De fato, "Pink Flamingos" não é um filme para qualquer um, acho que isso é óbvio. O modo como ele foi feito (todo tosco, com diversos erros de câmera, continuação, corte, edição e roteiro) imprime um realismo diferente do que estamos acostumados a ver no cinema: ao invés de entrarmos na ficção proposta pelo filme, muitas vezes somos levados a pensar que os atos bizarros gravados na obra aconteceram de fato, por falta de recursos que pudessem camuflar ou disfarçar tais atos - o que nos aponta, invariavelmente, que John Waters não teve qualquer preocupação técnica de propósito. Saber que o que acontece no filme (não tudo, logicamente) aconteceu de verdade nos sets só aumenta o nojo das cenas.
Que "Pink Flamingos" funciona como ícone de uma contra-cultura que surgia ao final dos anos 60, com o movimento hippie e a pop art de Andy Warhol (aliás, esse filme lembra muito a estética dos filmes do famoso artista plástico, só que bem mais satírico), nós sabemos. Mas a obra também trabalha como crítica de uma sociedade falida. Por vezes somos questionados acerca do papel de instituições como a polícia e a imprensa, sem falar da validade de práticas como a inseminação artificial e a busca por objetivos inúteis e corrompidos, como ser a "pessoa mais sórdida do mundo" (aqui um exagero, mas quantas metas tão estúpidas quanto essa não são vistas todos os dias?). John Waters reinventou a vilania através do vilão que sente orgulho de ser mal, mas que não desperta a antipatia do público.
Aliás, a antipatia inexiste. O filme todo é percorrido com uma mão despreocupada, relaxada, com foco em personagens extremamente caricatos e invariavelmente carismáticos. Como não adorar as figuras de "Divine", "Edie" e até da antagonista "Connie Marble"? Envolvido pelas auras dessas pessoas, o espectador não se repele ante todo o nojo mostrado na tela, mas, sim, se sente impelido a continuar assistindo para se ver novamente surpreendido.
Talvez nunca saibamos se Divine é a pessoa mais sórdida do mundo, mas é possível dizer que "Pink Flamingos" é o filme mais sórdido de todos. Deliberadamente tosco e ousado, John Waters esperava chocar o público. Só não esperava despertar tanta simpatia com a criação de um mundo digno de repulsa.

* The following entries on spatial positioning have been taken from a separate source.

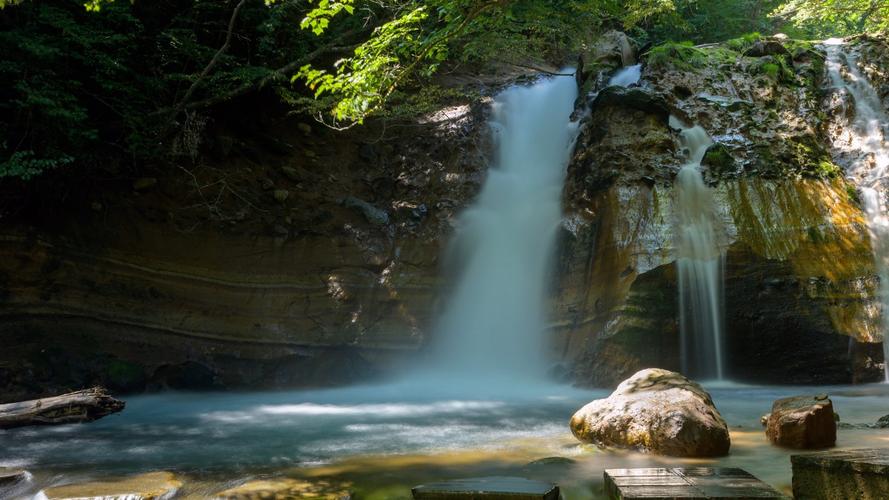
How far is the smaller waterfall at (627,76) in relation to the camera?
13.2 meters

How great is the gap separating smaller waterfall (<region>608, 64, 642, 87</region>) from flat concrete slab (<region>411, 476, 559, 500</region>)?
36.0 ft

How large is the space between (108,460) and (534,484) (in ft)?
12.1

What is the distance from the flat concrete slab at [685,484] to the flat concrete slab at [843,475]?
14 cm

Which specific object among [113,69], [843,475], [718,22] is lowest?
[843,475]

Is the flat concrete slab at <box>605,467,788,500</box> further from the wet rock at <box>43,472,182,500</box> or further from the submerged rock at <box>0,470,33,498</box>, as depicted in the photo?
the submerged rock at <box>0,470,33,498</box>

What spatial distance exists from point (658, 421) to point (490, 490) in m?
2.14

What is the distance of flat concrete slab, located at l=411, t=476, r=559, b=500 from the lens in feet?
10.8

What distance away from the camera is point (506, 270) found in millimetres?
11422

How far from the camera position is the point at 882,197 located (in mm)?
10203

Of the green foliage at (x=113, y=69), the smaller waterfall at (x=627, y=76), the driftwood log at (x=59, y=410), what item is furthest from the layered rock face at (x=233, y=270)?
the smaller waterfall at (x=627, y=76)

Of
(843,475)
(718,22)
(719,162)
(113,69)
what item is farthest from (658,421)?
(718,22)

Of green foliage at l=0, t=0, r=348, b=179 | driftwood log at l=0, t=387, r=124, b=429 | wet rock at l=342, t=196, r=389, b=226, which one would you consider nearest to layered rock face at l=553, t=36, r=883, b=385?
wet rock at l=342, t=196, r=389, b=226

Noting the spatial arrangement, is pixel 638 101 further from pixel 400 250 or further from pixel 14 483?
pixel 14 483

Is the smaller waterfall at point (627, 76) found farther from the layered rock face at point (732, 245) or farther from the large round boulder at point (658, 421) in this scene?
the large round boulder at point (658, 421)
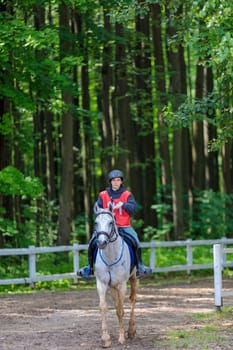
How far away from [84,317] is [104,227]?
4.59 m

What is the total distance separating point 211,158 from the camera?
3550 cm

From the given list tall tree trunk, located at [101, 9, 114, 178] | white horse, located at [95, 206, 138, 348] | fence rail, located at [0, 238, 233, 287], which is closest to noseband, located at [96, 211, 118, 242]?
white horse, located at [95, 206, 138, 348]

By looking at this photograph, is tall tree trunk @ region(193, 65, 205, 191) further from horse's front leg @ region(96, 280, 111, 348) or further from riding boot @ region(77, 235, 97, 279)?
horse's front leg @ region(96, 280, 111, 348)

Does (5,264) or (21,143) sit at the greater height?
(21,143)

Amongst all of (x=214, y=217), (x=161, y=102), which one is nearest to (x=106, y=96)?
(x=161, y=102)

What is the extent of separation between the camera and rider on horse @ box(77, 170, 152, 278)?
1244 cm

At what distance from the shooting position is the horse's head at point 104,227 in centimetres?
1138

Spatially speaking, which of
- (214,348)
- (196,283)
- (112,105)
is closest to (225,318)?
(214,348)

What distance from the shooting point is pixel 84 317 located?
616 inches

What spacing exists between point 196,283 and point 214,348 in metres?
12.3

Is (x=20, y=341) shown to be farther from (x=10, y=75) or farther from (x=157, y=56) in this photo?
(x=157, y=56)

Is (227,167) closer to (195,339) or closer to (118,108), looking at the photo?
(118,108)

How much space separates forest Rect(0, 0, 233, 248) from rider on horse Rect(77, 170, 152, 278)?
8.38 feet

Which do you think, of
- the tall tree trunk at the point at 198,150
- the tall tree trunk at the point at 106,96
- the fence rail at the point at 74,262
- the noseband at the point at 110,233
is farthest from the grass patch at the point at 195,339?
the tall tree trunk at the point at 198,150
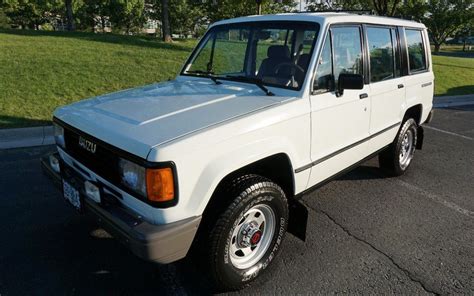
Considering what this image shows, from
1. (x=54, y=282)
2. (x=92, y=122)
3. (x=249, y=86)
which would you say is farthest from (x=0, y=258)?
(x=249, y=86)

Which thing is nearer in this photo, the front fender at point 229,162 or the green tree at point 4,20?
the front fender at point 229,162

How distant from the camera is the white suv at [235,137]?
2197mm

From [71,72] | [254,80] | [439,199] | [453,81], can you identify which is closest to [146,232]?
[254,80]

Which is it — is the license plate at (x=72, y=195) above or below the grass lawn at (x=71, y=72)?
below

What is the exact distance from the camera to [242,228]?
106 inches

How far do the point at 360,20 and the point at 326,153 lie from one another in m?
1.44

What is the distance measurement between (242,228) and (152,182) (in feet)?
2.90

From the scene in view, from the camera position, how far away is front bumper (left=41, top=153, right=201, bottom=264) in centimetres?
209

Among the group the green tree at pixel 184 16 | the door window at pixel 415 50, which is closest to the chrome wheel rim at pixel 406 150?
the door window at pixel 415 50

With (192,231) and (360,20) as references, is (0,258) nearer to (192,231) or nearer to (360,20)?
(192,231)

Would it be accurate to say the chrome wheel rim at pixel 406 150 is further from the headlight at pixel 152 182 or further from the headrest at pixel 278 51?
the headlight at pixel 152 182

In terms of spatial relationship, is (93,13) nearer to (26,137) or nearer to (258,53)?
(26,137)

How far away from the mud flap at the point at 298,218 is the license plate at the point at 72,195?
5.32ft

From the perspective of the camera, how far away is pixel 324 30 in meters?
3.11
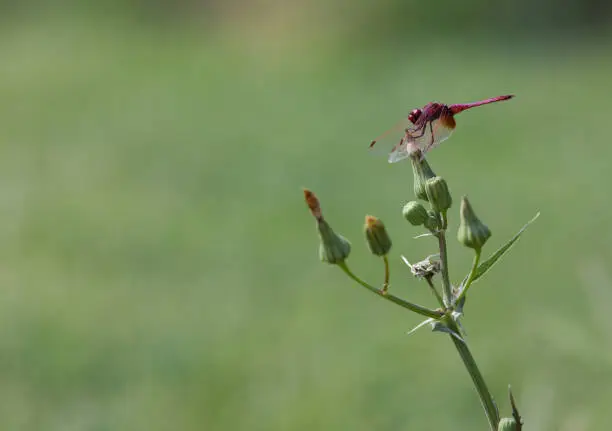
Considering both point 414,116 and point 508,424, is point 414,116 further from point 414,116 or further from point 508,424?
point 508,424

Pra min um ícone, ele colocou modelos de cinema no chinelo, e destroçou todos eles...aos desavisados que se depararem com essa tenebrosa obra de arte com certeza irão se chocar, ainda hoje 40 anos após a produção, não como não achar Pink Flamingos sórdido.
Ousado, tosco, nojento, bizarro, BELO.
Amo esse filme, apesar de só ter tido estomago pra assistir poucas vezes, ele é sem dúvida uma obra de arte.